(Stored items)
>>

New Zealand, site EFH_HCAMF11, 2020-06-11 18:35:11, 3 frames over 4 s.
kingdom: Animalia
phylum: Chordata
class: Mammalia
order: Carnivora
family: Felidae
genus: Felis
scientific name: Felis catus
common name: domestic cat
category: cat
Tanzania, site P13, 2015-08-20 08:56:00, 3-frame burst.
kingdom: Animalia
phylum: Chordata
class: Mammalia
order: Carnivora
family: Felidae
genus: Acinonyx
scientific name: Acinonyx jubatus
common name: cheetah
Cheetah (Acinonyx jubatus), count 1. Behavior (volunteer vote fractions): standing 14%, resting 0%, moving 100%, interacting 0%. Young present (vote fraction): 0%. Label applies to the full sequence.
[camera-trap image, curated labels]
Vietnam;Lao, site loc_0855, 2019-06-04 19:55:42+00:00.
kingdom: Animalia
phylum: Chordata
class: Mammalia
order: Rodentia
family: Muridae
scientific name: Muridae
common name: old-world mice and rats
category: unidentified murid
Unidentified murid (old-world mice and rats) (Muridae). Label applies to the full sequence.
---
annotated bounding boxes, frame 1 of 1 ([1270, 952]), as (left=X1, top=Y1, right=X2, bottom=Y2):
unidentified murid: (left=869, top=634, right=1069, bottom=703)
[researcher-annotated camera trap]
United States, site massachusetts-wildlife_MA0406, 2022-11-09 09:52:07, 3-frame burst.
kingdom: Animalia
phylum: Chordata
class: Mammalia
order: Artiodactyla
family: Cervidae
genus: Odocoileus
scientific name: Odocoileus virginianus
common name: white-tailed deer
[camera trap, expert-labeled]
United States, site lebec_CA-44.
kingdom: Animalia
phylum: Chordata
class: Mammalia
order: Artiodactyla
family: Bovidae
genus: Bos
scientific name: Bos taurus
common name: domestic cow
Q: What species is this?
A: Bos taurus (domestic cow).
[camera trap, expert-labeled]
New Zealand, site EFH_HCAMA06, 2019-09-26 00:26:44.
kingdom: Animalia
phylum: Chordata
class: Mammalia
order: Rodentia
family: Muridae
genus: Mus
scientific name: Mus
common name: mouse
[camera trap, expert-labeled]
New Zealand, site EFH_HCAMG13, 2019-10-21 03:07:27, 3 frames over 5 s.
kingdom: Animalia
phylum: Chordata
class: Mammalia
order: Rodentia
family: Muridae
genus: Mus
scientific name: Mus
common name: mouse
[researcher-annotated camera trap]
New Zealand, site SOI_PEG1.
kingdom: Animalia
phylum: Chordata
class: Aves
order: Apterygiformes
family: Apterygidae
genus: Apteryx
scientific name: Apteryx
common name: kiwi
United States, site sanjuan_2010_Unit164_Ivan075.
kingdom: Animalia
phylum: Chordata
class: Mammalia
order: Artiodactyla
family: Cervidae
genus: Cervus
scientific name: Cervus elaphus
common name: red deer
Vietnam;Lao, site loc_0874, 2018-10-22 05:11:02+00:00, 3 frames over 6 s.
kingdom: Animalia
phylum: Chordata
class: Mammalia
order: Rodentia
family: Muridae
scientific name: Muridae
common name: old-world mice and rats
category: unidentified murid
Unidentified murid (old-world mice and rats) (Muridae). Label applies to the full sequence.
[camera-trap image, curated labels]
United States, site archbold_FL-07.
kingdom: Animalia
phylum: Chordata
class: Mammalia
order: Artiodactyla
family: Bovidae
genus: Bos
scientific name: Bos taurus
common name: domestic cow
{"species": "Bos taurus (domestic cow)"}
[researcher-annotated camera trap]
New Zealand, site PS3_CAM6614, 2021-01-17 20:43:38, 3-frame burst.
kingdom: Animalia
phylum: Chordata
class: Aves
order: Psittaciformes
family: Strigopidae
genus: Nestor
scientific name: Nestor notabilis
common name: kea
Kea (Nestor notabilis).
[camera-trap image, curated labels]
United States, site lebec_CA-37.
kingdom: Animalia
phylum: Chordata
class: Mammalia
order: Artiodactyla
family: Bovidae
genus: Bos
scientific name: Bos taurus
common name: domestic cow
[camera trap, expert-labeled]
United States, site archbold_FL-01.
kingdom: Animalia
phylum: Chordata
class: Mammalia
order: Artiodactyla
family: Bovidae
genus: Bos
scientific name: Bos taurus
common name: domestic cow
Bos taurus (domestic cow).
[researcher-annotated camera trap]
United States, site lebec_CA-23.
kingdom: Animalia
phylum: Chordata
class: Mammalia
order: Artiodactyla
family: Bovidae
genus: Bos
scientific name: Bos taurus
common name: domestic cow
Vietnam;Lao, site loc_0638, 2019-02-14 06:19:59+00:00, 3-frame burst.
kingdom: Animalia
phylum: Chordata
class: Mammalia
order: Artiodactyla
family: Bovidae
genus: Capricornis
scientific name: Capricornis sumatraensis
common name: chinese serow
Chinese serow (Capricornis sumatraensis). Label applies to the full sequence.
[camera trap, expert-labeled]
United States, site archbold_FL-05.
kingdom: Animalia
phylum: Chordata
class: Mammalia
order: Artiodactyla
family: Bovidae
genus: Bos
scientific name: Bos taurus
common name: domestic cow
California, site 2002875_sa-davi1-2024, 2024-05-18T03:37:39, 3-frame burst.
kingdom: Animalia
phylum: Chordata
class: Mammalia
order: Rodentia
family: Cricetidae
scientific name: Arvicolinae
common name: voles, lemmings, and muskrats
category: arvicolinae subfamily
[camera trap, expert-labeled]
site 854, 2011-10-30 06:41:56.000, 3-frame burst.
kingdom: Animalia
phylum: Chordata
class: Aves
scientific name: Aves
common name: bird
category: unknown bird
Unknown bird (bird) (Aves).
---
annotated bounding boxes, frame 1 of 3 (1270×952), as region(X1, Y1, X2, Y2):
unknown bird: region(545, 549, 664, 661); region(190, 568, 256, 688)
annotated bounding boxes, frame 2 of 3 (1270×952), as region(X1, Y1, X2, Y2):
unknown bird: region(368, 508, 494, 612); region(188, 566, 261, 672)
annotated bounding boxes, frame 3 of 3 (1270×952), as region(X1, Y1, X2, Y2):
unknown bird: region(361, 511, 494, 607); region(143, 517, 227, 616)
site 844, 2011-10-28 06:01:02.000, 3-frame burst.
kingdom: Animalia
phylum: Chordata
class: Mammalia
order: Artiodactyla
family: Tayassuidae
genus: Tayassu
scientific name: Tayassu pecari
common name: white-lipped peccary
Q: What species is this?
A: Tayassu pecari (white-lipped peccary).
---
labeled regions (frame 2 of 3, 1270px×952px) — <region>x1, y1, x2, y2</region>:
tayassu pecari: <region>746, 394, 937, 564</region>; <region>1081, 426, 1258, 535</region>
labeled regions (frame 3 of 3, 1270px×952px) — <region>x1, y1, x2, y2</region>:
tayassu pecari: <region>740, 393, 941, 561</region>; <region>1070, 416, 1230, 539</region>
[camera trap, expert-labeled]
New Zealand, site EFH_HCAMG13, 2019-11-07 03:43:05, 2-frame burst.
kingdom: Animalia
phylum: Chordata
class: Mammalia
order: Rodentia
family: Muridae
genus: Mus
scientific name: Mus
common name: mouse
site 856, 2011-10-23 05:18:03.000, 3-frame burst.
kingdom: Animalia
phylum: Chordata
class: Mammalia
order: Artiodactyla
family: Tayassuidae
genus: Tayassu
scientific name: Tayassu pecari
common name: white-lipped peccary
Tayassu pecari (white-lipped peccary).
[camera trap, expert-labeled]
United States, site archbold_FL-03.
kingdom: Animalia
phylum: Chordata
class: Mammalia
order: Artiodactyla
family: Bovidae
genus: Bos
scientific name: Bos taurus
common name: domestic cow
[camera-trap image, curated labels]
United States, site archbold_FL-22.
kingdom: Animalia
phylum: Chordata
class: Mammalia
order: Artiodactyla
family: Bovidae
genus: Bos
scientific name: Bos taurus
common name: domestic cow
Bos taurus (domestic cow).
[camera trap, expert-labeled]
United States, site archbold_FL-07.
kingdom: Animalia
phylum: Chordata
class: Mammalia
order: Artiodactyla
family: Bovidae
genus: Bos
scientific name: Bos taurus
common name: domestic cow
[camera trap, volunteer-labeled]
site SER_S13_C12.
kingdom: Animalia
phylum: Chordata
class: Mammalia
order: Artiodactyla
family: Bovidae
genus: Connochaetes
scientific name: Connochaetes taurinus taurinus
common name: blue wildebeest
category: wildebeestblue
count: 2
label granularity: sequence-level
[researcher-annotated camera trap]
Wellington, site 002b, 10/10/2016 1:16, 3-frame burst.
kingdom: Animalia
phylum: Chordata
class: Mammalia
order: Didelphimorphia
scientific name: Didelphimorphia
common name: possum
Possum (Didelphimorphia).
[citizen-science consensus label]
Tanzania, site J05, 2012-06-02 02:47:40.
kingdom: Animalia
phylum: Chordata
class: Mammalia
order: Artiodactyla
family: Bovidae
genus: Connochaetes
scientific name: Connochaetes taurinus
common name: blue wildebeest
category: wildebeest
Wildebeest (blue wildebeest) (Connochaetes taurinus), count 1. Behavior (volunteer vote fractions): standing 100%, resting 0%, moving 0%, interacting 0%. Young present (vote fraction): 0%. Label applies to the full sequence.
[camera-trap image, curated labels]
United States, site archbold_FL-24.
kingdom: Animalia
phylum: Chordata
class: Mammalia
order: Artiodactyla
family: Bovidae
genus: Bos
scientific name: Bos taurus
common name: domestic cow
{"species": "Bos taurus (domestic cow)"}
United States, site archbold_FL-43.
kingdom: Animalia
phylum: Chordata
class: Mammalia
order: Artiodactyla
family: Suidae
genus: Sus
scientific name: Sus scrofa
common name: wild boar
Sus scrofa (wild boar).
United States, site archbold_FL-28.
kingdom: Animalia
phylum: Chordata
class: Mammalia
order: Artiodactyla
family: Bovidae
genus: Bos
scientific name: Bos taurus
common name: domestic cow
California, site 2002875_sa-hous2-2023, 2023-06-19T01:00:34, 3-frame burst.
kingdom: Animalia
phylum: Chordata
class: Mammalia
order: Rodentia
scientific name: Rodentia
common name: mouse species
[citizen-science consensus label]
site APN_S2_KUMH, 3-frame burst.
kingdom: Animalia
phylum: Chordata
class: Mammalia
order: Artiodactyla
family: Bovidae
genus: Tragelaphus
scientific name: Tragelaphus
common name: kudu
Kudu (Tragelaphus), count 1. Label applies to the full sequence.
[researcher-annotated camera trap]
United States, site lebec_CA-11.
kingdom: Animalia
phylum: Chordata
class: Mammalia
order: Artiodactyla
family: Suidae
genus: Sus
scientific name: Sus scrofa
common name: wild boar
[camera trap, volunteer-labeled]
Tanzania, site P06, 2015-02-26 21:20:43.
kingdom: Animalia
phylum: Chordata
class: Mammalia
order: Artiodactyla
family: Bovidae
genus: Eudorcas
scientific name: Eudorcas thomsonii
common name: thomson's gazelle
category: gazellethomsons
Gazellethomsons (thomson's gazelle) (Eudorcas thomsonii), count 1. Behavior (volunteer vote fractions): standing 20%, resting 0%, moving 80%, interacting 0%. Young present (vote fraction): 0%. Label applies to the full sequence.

<<

▶ _Task instructions_
Retype the entries exactly from the first line, stopping after the line with "category: cat".

▶ _Written answer_
New Zealand, site EFH_HCAMF11, 2020-06-11 18:35:11, 3 frames over 4 s.
kingdom: Animalia
phylum: Chordata
class: Mammalia
order: Carnivora
family: Felidae
genus: Felis
scientific name: Felis catus
common name: domestic cat
category: cat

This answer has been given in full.